- _Provided data_
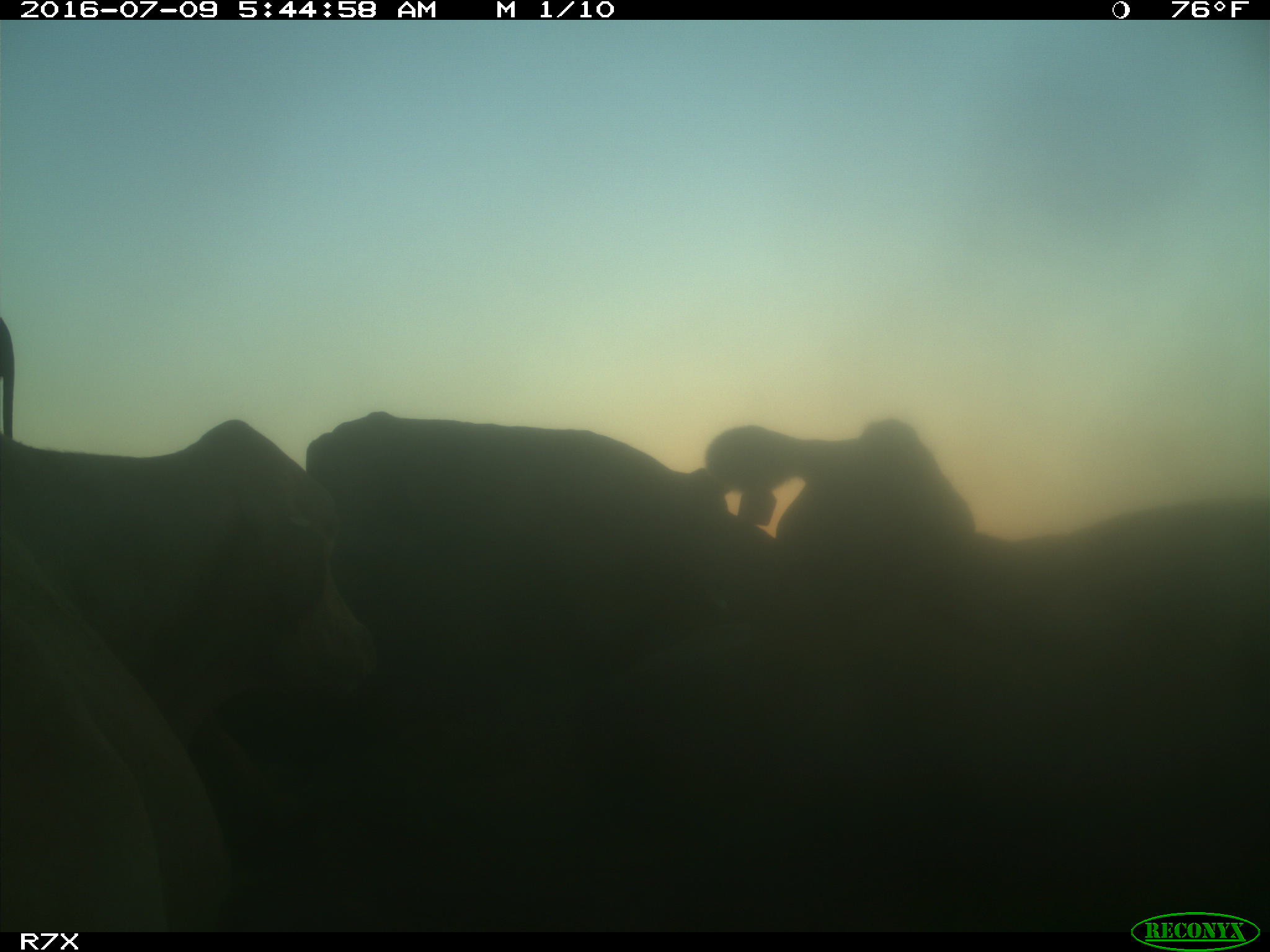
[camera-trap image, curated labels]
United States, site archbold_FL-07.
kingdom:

- _Exercise_
Write out the whole listing exactly. Pictures stay out.

- _Task result_
[camera-trap image, curated labels]
United States, site archbold_FL-07.
kingdom:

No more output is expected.